Na outra direção, caminham aqueles que continuam fiéis não só a Wilde, Zumbi, Emma Goldman e gays, lésbicas e travestis que levantaram barricadas no bar Stonewall em 1969. Estes são os que entendem que a luta contra a opressão tem de, obrigatoriamente, ser um combate ao capitalismo e à sua opressora versão neoliberal. Aqueles que vêem na desobediência ao sistema e na rebeldia as únicas formas de conquistarem a liberdade e a igualdade.

Palavras ao vento
Desde o início, o governo Lula cria “factóides” destinados a cooptar a direção dos movimentos e a semear ilusões entre os que são histórica e cotidianamente marginalizados. Já criou secretarias especiais, convocou conferências, apresentou volumosos projetos e, evidentemente, disse muito “blá-blá-blá”. De concreto, porém, pouco ou nada foi feito.

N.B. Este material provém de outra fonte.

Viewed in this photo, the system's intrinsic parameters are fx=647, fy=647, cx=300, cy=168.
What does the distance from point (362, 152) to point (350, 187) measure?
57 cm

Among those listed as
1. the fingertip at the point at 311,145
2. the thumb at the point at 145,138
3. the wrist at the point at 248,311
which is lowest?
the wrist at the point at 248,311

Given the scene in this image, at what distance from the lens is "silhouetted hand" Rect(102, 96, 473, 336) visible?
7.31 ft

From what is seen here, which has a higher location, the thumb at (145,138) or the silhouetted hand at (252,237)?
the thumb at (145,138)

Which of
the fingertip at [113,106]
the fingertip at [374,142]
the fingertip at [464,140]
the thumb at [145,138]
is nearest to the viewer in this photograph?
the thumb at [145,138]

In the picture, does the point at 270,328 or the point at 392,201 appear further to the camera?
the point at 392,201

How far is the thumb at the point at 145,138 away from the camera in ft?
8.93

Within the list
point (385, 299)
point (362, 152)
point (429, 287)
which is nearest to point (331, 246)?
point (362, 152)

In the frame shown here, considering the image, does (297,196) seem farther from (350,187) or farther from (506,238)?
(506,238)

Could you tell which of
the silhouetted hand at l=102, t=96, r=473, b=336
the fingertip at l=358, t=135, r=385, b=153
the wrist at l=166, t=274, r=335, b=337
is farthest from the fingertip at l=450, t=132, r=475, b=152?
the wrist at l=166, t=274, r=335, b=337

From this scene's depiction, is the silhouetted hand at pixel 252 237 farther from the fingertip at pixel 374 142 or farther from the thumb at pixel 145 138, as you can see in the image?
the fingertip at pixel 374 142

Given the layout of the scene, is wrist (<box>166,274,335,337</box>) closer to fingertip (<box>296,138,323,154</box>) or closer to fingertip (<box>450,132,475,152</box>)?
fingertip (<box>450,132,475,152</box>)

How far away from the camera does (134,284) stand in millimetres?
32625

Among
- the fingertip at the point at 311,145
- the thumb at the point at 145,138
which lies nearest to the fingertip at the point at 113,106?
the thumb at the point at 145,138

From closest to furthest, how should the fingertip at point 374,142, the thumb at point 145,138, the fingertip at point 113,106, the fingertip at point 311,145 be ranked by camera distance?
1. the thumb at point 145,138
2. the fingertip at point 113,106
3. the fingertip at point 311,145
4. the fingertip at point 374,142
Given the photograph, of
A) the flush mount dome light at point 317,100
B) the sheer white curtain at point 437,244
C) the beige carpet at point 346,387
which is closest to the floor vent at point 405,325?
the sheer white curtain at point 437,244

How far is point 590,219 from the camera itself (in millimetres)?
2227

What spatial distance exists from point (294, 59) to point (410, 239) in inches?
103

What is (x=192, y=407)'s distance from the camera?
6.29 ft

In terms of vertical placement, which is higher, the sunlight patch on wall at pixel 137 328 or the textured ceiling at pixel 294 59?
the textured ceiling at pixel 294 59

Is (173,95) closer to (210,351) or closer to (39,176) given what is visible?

As políticas para as mulheres, quando existiram, não saíram do papel. A Lei Maria da Penha, por exemplo, além de não ser aplicada, é contestada por juristas. Tudo indica que esse será o mesmo destino dos dois outros “grandes” projetos do governo: o Estatuto da Igualdade Racial e o projeto Brasil sem Homofobia.

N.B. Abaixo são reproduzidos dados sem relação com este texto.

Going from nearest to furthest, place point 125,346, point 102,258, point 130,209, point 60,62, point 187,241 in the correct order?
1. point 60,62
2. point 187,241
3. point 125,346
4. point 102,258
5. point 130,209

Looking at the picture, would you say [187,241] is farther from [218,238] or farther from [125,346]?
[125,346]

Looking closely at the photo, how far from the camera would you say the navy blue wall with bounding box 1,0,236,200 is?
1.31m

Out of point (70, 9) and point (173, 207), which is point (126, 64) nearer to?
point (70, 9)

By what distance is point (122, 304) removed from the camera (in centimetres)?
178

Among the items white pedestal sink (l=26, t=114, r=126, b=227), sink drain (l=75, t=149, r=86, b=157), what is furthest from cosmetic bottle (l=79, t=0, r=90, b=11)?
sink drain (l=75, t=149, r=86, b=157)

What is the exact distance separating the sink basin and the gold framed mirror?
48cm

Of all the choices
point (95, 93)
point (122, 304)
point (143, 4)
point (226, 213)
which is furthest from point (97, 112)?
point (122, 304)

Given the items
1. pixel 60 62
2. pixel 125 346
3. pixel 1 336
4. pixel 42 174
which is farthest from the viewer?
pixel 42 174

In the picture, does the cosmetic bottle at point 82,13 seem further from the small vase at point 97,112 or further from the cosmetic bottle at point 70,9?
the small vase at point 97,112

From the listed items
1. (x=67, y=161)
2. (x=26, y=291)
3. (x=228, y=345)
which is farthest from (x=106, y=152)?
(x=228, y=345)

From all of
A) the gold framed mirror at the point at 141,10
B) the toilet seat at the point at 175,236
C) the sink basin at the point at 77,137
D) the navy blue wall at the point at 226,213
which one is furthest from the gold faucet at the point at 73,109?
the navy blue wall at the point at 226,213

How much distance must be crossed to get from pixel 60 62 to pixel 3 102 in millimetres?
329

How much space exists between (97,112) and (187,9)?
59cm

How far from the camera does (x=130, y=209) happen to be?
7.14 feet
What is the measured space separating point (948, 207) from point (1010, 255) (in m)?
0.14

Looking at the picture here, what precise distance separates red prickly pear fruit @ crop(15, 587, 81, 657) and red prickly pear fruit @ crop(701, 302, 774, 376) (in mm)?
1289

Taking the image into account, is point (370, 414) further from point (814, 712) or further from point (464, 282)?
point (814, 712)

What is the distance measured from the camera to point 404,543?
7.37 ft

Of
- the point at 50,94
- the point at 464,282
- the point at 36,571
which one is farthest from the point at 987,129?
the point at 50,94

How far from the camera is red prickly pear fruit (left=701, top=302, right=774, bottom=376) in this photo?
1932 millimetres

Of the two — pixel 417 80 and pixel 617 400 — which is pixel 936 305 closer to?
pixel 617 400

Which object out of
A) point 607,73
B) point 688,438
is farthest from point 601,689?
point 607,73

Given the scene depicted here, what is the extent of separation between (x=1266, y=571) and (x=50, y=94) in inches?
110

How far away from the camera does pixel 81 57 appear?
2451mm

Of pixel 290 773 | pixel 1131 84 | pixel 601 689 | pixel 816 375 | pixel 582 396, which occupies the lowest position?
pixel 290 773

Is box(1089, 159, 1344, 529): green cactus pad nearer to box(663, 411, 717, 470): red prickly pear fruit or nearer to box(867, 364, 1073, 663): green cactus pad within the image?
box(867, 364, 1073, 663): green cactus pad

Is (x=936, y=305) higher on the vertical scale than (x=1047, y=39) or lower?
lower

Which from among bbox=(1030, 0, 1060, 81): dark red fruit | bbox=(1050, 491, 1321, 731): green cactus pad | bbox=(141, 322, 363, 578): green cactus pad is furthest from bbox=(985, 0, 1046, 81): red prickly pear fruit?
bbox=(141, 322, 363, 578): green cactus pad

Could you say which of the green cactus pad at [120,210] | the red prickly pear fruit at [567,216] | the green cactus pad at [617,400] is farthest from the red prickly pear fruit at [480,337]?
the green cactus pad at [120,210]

Para os governistas das ONGs e similares, os vilões da história são sempre os mesmos: os “setores conservadores”, a “direita” e, até mesmo, os próprios oprimidos que “não se organizam como deveriam”. O que esse discurso tenta mascarar é a verdadeira traição que esses setores cometem ao chamar os oprimidos a confiar neste governo. A grande maioria dos tais setores “conservadores” está encastelada no governo ou, no mínimo, aplaude entusiasticamente sua política econômica.

É uma mentira afirmar que o governo está comprometido com os setores oprimidos. Lula já evidenciou que se submete exclusivamente aos interesses de seus novos aliados e dos organismos internacionais.

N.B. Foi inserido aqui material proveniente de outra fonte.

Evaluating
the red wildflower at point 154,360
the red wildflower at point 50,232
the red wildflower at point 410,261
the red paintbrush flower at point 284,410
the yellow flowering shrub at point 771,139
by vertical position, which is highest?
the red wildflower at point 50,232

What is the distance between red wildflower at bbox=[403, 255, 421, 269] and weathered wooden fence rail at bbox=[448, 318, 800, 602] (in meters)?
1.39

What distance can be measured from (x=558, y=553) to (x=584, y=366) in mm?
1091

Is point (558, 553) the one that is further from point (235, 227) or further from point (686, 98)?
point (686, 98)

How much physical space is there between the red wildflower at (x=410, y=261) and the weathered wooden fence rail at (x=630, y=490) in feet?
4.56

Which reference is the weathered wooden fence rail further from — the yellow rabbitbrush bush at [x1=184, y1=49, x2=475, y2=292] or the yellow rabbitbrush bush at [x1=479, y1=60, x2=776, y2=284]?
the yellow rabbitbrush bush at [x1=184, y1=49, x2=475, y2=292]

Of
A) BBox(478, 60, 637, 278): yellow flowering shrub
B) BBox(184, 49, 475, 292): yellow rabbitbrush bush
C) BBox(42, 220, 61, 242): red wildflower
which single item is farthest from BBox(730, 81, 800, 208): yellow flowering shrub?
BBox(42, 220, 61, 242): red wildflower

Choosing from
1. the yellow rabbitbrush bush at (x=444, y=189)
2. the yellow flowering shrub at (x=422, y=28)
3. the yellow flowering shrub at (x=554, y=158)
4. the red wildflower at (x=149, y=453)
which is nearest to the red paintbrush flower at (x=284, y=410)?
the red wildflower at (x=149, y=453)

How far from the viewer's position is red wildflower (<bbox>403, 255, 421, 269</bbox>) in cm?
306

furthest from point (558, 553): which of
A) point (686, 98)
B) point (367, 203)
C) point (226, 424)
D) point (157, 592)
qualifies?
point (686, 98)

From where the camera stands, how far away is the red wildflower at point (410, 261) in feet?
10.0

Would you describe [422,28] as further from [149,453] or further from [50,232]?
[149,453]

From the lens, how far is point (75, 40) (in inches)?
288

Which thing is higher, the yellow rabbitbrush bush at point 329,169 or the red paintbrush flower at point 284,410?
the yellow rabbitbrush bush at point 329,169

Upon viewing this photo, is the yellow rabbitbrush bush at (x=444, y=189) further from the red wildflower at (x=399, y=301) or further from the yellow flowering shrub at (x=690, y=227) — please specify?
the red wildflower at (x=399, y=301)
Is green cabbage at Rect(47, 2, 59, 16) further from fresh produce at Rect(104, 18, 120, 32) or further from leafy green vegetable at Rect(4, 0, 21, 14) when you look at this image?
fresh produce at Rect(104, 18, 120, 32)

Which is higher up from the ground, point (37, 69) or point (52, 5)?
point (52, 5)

Exemplos não faltam. Subordinada às exigências do FMI e do Banco Mundial, a Lei Maria da Penha veio acompanhada de um corte de 42% no orçamento de 2007 para os programas de combate à violência. Do restante previsto, apenas 4% foram investidos, numa conjuntura em que a violência contra as mulheres só aumentou.

Caso emblemático foi o da menina de 15 anos estuprada em cela compartilhada com homens no Pará. Até atingir a mídia, este fato foi completamente menosprezado pela governadora Ana Júlia, da autodenominada esquerda petista, que, incorporando a hipocrisia das elites dominantes, declarou: “infelizmente, já acontece há algum tempo”.

O mesmo pode ser dito dos outros projetos citados e, também, do ProUni. Reivindicados pelas entidades governistas como o supra-sumo do combate à discriminação homofóbica e racista, são lamentáveis exemplos do que se costuma chamar de “letra-morta” ou, ainda pior, que servem para esconder os ataques de Lula aos setores que diz defender.

Para o Brasil sem Homofobia, não há destinação de verba. Já o Estatuto, assim como toda legislação que venha a ser aprovada em relação às mulheres, esbarra num “probleminha”: o mesmo governo que promete acabar com a discriminação e a superexploração aprofunda o abismo social que vitima os setores oprimidos, na medida em que implementa reformas como a previdenciária, a trabalhista e a sindical, que atacam direitos conquistados.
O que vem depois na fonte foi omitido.